I’ll make a summary about an article of Fast String Searching with suffixes trees posted in August 1 1996 by Mark Nelson in Computer Science, Data Compression, and Magazine Articles.
The article was published in Dr.Dobb’s Journal in August 1996
The article starts specifying what the problem is; it talks about how programmers face day to day some match string sequence problems, and how improving it will benefit a lot.

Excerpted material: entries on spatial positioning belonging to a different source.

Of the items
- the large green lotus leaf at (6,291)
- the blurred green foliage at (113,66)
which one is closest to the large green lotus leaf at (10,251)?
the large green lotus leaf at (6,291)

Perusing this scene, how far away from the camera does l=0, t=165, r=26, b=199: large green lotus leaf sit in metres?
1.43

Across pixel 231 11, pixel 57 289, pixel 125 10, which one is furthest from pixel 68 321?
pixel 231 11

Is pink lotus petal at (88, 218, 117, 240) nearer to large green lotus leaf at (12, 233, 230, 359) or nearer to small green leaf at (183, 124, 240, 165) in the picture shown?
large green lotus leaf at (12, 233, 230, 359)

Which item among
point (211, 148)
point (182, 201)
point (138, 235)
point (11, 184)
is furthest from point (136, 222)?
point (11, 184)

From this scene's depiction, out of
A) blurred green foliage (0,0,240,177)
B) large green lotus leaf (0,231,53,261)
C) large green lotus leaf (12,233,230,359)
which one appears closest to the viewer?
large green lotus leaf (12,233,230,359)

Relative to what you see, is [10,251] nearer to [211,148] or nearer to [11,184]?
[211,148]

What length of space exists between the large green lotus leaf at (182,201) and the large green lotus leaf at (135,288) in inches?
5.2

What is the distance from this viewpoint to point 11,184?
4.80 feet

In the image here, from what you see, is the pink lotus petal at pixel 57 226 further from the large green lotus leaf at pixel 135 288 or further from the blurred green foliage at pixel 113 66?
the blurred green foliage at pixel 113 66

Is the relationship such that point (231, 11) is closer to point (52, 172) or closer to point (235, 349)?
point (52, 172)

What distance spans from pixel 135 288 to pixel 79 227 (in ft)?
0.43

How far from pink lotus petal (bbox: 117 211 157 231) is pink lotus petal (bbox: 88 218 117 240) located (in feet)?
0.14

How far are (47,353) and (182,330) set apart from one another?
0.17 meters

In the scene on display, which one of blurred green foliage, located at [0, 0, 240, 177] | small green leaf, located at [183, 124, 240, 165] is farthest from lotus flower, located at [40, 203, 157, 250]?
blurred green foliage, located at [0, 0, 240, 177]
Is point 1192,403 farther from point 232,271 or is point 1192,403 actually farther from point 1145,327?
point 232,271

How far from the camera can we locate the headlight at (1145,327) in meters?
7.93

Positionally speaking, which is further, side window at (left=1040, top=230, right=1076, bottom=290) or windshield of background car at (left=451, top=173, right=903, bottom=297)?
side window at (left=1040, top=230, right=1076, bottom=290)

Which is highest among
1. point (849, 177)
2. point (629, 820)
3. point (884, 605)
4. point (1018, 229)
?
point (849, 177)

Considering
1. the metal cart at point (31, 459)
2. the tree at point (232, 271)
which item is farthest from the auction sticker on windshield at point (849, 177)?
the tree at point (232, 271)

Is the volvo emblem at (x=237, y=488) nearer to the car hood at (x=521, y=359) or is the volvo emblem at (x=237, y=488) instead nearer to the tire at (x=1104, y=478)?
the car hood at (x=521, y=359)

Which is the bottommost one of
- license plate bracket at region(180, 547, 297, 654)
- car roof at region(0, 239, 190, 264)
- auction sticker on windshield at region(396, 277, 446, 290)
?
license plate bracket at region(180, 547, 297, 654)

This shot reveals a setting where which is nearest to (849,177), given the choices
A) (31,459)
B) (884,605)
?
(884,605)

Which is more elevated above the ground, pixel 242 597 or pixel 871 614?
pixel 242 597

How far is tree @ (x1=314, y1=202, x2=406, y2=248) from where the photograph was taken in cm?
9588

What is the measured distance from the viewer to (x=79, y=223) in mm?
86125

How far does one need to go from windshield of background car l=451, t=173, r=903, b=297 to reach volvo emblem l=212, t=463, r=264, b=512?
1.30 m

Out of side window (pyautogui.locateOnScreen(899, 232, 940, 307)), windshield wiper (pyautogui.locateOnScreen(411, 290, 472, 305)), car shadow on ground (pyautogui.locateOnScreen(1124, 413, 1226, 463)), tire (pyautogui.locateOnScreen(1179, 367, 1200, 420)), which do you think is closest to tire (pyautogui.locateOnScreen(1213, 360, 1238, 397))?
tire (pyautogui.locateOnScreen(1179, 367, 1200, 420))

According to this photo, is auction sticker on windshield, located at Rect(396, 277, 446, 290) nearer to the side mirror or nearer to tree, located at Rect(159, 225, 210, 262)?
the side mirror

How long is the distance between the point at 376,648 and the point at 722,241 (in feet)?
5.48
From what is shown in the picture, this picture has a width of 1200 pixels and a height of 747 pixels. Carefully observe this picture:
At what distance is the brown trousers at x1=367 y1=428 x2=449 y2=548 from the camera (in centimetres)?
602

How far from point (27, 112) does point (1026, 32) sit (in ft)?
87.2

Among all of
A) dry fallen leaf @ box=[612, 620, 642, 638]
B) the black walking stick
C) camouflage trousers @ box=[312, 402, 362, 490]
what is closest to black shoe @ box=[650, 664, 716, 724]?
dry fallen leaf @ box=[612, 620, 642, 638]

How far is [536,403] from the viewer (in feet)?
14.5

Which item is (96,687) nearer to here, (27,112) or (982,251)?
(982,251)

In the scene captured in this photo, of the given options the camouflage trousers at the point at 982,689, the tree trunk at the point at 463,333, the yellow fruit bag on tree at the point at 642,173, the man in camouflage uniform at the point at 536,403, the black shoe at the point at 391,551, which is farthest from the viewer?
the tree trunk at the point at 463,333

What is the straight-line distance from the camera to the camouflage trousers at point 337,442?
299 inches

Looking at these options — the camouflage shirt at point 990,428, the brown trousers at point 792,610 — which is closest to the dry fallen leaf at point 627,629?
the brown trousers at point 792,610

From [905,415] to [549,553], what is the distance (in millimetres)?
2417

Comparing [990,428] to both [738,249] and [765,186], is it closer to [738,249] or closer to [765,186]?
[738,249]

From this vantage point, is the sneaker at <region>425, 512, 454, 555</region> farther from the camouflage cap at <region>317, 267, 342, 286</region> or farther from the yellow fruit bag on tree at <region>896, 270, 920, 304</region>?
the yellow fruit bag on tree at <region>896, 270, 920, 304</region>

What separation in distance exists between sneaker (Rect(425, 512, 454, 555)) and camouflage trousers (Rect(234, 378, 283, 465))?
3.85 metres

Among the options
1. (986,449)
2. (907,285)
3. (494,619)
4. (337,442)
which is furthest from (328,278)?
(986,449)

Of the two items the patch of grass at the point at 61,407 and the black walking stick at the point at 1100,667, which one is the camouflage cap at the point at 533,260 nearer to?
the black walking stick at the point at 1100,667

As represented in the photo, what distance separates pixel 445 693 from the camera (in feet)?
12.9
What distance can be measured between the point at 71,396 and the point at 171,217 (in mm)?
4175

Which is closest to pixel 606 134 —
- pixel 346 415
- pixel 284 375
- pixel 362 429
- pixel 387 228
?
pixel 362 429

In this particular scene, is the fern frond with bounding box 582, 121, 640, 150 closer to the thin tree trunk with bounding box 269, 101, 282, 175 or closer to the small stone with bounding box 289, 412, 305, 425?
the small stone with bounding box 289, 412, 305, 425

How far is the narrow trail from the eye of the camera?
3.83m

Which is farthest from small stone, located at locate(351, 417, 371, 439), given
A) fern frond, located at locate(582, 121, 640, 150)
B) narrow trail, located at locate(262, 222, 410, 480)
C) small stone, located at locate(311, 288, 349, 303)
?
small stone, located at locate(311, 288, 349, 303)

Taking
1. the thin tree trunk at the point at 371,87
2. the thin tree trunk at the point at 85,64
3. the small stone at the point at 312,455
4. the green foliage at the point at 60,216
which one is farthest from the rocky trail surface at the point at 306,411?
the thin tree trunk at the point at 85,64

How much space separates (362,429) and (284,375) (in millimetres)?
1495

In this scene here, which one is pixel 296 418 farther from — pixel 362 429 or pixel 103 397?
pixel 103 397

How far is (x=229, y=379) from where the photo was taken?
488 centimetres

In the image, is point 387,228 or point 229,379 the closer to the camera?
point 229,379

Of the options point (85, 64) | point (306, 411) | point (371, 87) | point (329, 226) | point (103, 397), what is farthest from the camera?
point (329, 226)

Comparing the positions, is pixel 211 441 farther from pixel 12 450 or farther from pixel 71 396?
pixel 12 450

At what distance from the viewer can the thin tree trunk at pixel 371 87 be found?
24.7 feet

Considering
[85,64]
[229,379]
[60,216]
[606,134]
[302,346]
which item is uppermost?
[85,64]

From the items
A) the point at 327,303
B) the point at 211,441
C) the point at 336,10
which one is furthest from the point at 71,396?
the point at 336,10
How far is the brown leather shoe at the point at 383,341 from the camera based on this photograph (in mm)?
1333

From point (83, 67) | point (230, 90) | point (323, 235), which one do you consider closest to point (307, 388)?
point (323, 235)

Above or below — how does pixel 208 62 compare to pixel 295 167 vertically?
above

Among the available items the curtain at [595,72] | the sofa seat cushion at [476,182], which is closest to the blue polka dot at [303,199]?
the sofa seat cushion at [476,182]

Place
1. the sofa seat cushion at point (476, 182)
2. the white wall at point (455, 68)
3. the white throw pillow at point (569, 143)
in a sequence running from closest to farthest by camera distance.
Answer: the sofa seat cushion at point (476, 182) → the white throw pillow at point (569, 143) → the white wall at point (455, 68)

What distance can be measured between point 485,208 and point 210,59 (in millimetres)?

Then it gives an example of how useful it would be to improve string searching algorithms, imagine that you work as a programmer in a DNA sequence project, researchers will be busy producing fragmented sequences of nucleotides, they send this information to the server and it’s expected to locale the sequences in a database of genomes, as we already know a genome of a specific virus may contain thousands of nucleotides bases and as a server of a DNA research would be full of viruses, if the string searching algorithm is not efficient it would take a lot of time to match with the correct virus. If you use a brute force string search algorithm it would take forever to perform a string comparison at every single nucleotide in every genome in the database. So the problem is how this can be solved.
Building a search trie for searching through input text. A trie is a type of tree that has N possible branches from each node, where N is the number of characters in the alphabet. It’s called suffix because the trie contains all the suffixes of a given block of text, in this case all the viral genome.
This example shows a suffix trie for the word BANANAS. It gets divided in a starting root node and all of the suffixes of the word BANANAS in this case the suffixes are BANANAS, ANANAS, NANAS and an S. Suffixes trees simplify the job because if you input a text of N length and need to search for a length M string it would just need to compare M to search, in traditional brute force search algorithms it would take a lot of time because it would compare all N*M comparisons available. Suffixes trees are so efficient that if the word BANANAS was in the collected works of Shakespear it would only take 7 character comparisons to find it.
But if they are so efficient why we don’t hear much about there use?
This is because constructing one requires O(N2) time and space.
A solution to this was proposed in 1976 by Edward McCreight when he published a paper on what came to be known as the suffix tree. The difference between suffix tree and suffix trie it’s that the suffix tree eliminate nodes that have a single descendant, meaning that now individual edges in the tree may now represent sequences of text instead of single characters.
In this picture we can see that by using this method we removed 12 nodes meaning that the time and space requeriment for the contruction is also reduced from O(N2) to O(N).
McCreight’s original algorithm had some disadvantages; one of them was that it required the tree to be built in reverse order meaning characters were added from the end of the input. This makes much more difficult to use for applications of data compression. Then Esko Ukkonen from the Iniversity of Helsinki make some modifications to the McCreight algorithm making it able to work from left to right.
Esko Ukkonen algorithm would work this way:
It starts with an empty tree for a given string of text, it then adds each of the N prefixes in this case B is inserte to the tree then BA then BAN untll its completely inserted and the tree is complete.